Integration kostet, wenn sie nicht Verlierer produzieren soll.
Früher wurden verhaltensauffällige Schülerinnen und Schüler meist in Kleinklassen unterrichtet. Über 400 gab es im Kanton Bern, heute sind es noch 150.
Der Preis: Die Klassen sind heterogener geworden. Jedem Kind gerecht zu werden, sei schwieriger geworden. «Jemand bleibt immer auf der Strecke», sagt Annemarie Müllener. Der Störefried, die grosse Mehrheit der lernwilligen Schülerinnen und Schüler oder die Lehrkraft, die irgendwann – aus Frust – den Bettel hinschmeisst.
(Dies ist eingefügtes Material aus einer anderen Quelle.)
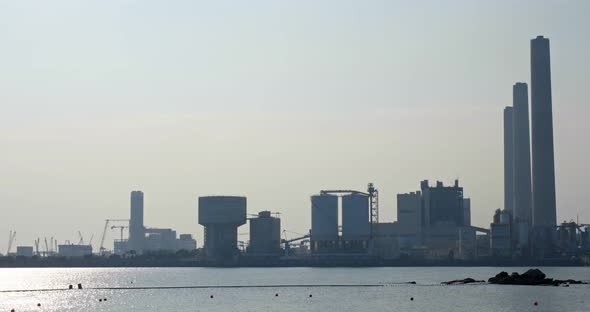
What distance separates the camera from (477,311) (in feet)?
457

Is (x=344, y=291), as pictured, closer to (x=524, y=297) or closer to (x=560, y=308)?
(x=524, y=297)

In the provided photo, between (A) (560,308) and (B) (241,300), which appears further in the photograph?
(B) (241,300)

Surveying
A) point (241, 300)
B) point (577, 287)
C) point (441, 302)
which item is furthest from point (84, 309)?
point (577, 287)

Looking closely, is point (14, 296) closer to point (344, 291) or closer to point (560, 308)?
point (344, 291)

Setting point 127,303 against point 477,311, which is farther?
point 127,303

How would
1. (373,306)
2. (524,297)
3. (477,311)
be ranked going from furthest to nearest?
(524,297), (373,306), (477,311)

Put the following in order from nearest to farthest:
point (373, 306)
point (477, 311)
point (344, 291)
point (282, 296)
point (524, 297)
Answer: point (477, 311)
point (373, 306)
point (524, 297)
point (282, 296)
point (344, 291)

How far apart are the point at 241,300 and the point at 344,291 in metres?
30.6

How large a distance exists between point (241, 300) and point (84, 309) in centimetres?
2518

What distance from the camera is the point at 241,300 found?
169 m

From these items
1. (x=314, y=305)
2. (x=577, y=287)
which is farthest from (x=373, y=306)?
(x=577, y=287)

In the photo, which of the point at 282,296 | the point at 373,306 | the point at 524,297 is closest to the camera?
the point at 373,306

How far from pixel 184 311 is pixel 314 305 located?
1946 cm

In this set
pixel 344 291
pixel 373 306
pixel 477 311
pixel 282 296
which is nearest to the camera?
pixel 477 311
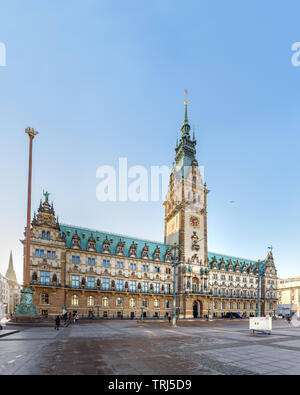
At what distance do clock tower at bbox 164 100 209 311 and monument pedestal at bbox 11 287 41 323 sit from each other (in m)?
42.6

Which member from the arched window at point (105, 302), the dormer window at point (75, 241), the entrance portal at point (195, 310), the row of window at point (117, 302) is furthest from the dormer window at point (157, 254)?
the dormer window at point (75, 241)

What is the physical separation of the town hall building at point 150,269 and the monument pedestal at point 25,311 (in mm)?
16463

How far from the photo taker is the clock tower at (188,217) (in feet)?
246

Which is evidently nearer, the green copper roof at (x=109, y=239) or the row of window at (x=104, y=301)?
the row of window at (x=104, y=301)

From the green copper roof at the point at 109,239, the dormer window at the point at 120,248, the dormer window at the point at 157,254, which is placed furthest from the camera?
the dormer window at the point at 157,254

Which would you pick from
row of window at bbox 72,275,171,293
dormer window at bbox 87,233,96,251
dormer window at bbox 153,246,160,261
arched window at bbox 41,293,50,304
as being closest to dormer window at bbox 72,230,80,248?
dormer window at bbox 87,233,96,251

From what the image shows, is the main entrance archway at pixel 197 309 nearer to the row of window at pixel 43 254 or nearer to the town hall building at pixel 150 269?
the town hall building at pixel 150 269

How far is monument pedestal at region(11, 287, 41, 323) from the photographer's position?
37.8 metres

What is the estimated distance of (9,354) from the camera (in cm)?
1522

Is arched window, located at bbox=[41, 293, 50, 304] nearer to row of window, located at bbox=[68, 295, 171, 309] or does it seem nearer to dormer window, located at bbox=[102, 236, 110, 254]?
row of window, located at bbox=[68, 295, 171, 309]

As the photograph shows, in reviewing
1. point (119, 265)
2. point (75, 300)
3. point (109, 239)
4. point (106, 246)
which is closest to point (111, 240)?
point (109, 239)
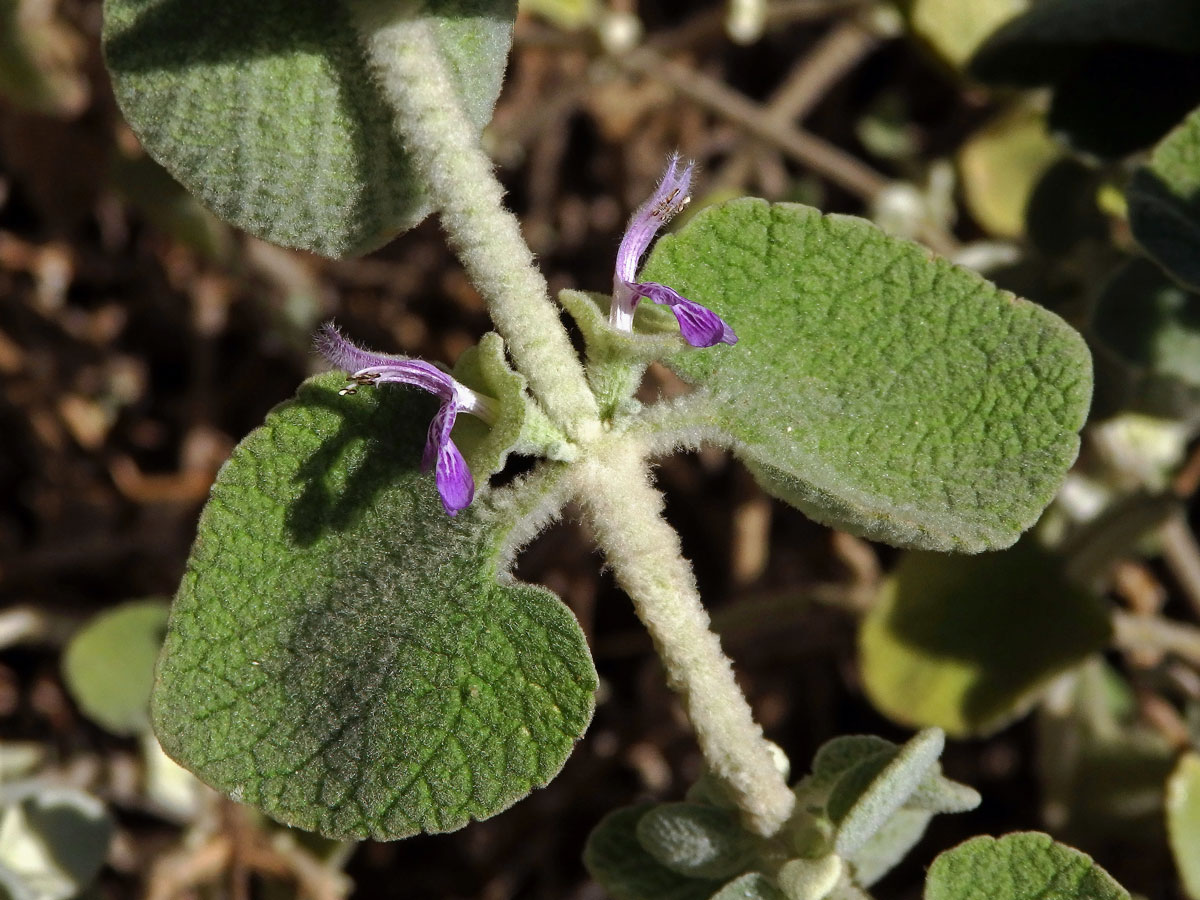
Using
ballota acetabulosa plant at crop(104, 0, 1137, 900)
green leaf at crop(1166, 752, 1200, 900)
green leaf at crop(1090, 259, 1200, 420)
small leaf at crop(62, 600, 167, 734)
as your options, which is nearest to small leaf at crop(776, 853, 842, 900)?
ballota acetabulosa plant at crop(104, 0, 1137, 900)

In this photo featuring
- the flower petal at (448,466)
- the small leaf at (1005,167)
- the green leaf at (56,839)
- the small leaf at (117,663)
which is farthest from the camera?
the small leaf at (1005,167)

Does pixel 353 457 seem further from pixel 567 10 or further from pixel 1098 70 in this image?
pixel 567 10

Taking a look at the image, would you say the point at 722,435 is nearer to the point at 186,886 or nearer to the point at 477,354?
the point at 477,354

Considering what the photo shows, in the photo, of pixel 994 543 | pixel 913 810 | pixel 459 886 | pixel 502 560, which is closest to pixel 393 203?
pixel 502 560

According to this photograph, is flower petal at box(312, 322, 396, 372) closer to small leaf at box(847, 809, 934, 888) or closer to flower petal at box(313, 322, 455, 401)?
flower petal at box(313, 322, 455, 401)

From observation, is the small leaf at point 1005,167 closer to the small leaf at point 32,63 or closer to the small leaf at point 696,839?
the small leaf at point 696,839

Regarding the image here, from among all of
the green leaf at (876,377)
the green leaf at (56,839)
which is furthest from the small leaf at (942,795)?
the green leaf at (56,839)
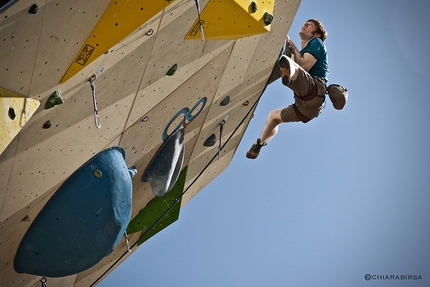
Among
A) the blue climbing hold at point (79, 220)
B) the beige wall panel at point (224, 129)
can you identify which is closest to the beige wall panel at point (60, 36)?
the blue climbing hold at point (79, 220)

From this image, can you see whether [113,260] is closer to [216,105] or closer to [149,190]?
[149,190]

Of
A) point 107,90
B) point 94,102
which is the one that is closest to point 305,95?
point 107,90

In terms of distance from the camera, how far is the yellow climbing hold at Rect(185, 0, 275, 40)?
4508mm

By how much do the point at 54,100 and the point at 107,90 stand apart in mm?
555

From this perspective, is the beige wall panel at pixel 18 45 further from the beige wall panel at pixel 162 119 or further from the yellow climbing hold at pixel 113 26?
the beige wall panel at pixel 162 119

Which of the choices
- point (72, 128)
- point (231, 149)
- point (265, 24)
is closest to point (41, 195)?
point (72, 128)

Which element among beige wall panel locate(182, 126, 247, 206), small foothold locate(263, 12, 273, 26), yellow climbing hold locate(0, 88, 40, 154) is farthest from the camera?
beige wall panel locate(182, 126, 247, 206)

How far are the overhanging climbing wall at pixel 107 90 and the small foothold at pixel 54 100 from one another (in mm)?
10

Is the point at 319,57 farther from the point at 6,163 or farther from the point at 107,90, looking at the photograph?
the point at 6,163

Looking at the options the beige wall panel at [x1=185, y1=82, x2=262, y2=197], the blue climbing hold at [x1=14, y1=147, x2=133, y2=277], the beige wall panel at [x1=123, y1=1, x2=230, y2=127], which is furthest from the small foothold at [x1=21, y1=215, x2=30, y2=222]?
the beige wall panel at [x1=185, y1=82, x2=262, y2=197]

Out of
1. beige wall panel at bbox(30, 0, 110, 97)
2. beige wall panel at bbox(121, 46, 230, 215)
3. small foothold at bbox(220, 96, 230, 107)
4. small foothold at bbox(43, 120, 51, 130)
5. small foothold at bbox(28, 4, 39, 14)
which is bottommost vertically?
small foothold at bbox(220, 96, 230, 107)

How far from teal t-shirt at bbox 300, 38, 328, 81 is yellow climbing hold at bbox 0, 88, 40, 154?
341 centimetres

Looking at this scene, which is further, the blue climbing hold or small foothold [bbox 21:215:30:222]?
small foothold [bbox 21:215:30:222]

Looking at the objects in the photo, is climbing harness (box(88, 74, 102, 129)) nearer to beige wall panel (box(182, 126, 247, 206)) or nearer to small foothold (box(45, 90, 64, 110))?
small foothold (box(45, 90, 64, 110))
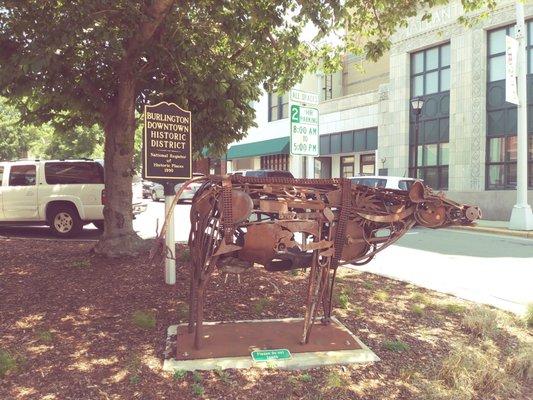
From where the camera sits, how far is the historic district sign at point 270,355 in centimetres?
393

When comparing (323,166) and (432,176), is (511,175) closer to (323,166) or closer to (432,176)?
(432,176)

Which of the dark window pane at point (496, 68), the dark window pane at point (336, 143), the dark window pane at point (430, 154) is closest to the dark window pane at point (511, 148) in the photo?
the dark window pane at point (496, 68)

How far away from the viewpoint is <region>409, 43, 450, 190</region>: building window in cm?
2091

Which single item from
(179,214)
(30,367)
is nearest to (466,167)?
(179,214)

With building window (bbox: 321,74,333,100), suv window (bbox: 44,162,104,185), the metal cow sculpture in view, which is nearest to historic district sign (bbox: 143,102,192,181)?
the metal cow sculpture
So gehts nicht mehr, findet sie. Über 800 Lehrkräfte fordern deshalb in einem Brief mehr Unterstützung. Zwei Lehrkräfte pro schwierige Klasse, vor allem beim Schuleintritt sei essentiell, wenn die Integration keine Verlierer produzieren soll.
Die Integration an und für sich stelle sie nicht nicht in Frage, aber sie koste halt was. Und: Die Unterstützung (SOS-Lektionen, Heilpädagogik, Klassenhilfen), die es heute gebe, sei ein Flickwerk.
Integration darf keine Ideologie sein.
Erziehungsdirektor Bernhard Pulver nimmt das Problem ernst und will den Schulen mehr Spielraum zusichern. Sie sollen ihre Ressourcen freier einteilen können – für Teamteaching oder für Einzelmassnahmen oder auch wieder für Kleinklassen. Denn: «Integration darf keine Ideologie sein.»